In our own Welcome Home Parade, after the boys returned from France, the Legion decided to double the number of its mounted effectives: all the overseas officers should ride. All the overseas officers were instantly on their feet. Their protests were loud and heated. A horse, they said, was something that they personally had never bestridden. They offered to ride anything else. They would fly down the avenue in Spads, or do the falling leaf over the arch of triumph. They would ride tanks or motor-cycles or army-trucks. But a horse was a thing of independent locomotion, not to be trifled with. It was not the idea of getting killed that they objected to, it was the looks of the thing. By “the thing,” they meant not the horse, but the rider.
In spite of the veto of the officers, the motion was carried by acclamation. The mediæval charm of a mounted horse-guard instantly kindled the community imagination. The chaplain, fresh from the navy, was promised a milk-white palfrey for his especial use, if he would wear his ice-cream suit for the occasion.
There was no time to practise before the event, but the boys were told to give themselves no anxiety about mounts. Well-bred and competent horses would appear punctually just before the time for falling in. The officers were instructed to go to a certain corner of a side street, find the fence behind the garage where the animals would be tied, select their favorite form of horse from the collection they would see there, and ride him up to the green.

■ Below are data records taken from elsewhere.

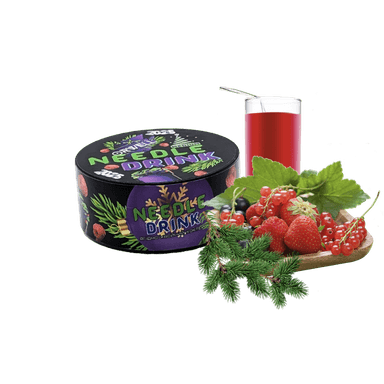Тютюн Orwell Medium Needle Drink (Нідл дрінк, 100 г)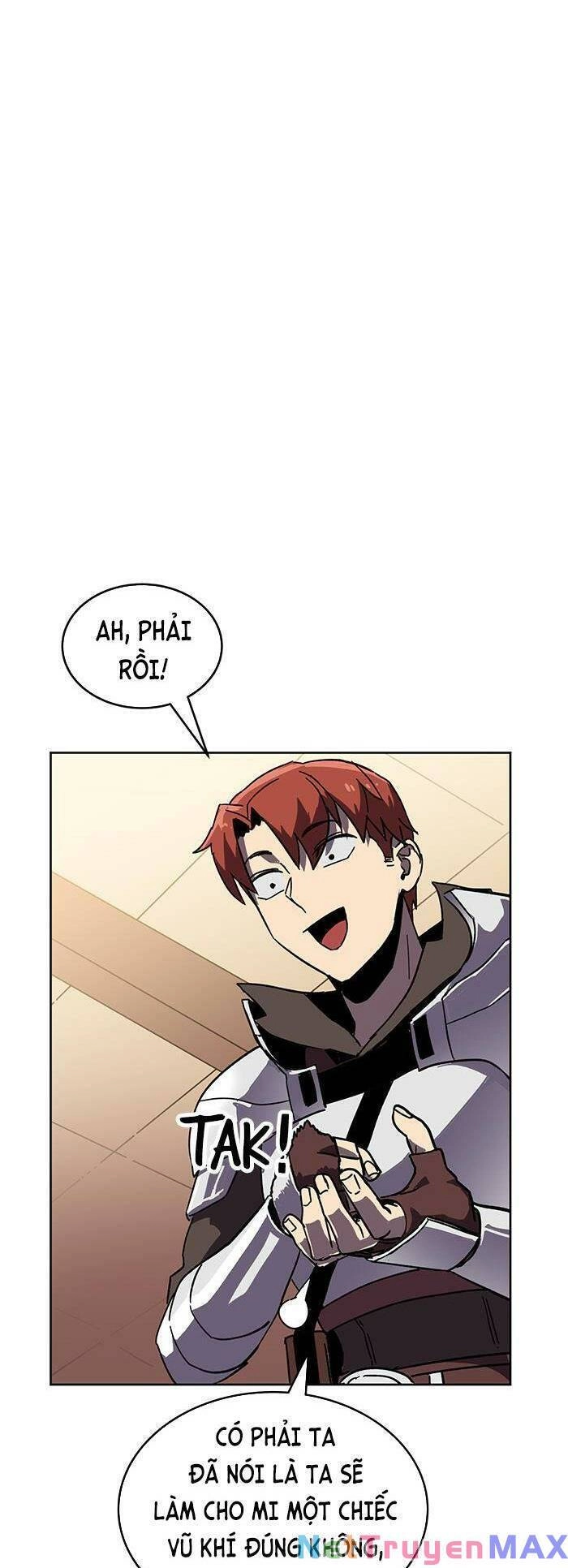 Final Boss Chapter 20 - 28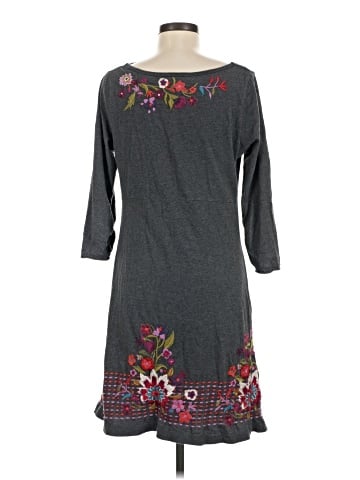 Johnny Was Casual Dress (view 2)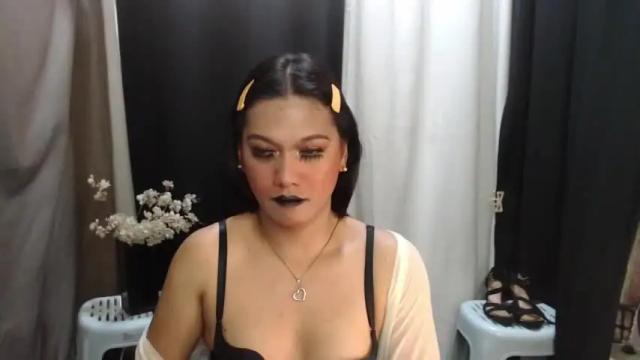 Image 8 of queensabbyvee Stream on Chaturbate on 14 months ago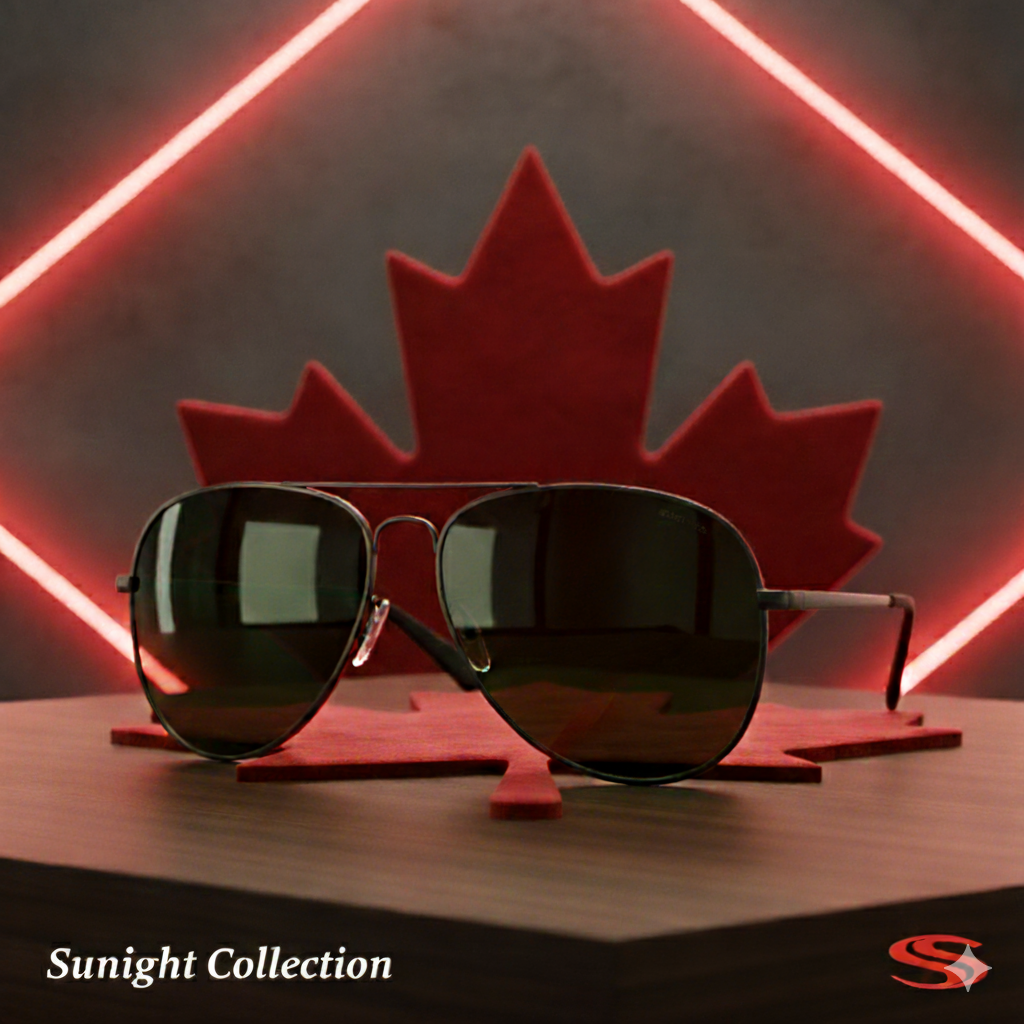 عینک آفتابی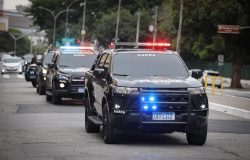 Polícia Civil intercepta assalto e apreende adolescentes em farmácia na zona leste de São Paulo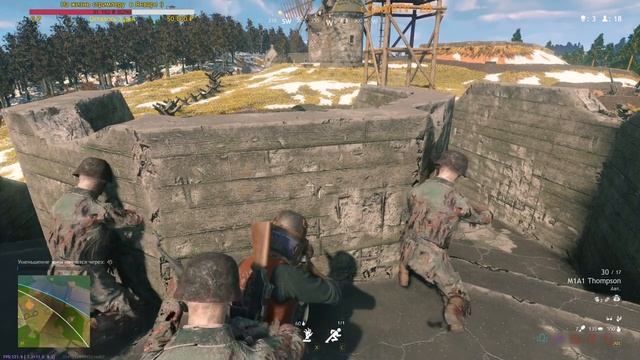 САМЫЙ УГАРНЫЙ ШУТЕР! CRSED (CUISINE ROYALE)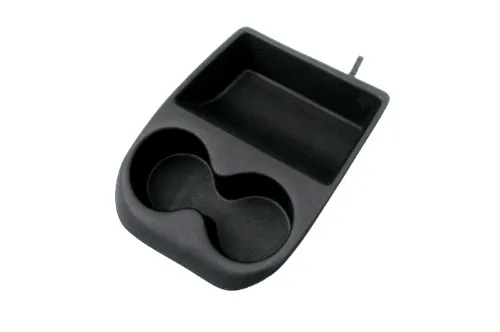 Новое поступление горячая Распродажа US Spec Cup Holder Для vw Jetta/Vento MK3 | Автомобили и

When Geoffrey came home and said that he was to ride a horse in the procession, our mother, who had been a good horsewoman in her girlhood, took him aside and gave him a few quiet tips. Some horses, she said, had been trained to obey certain signals, and some to obey the exact opposite. For instance, some would go faster if you reined them in, and some would slow down. Some waited for light touches from their master's hand or foot, and others for their master's voice. You had to study your horse as an individual.
Geoffrey said that he was glad to hear any little inside gossip of this sort, and made his way alone to the place appointed, skilfully dodging friends. We gathered that if he had to have an interview with a horse, he preferred to have it with nobody looking on.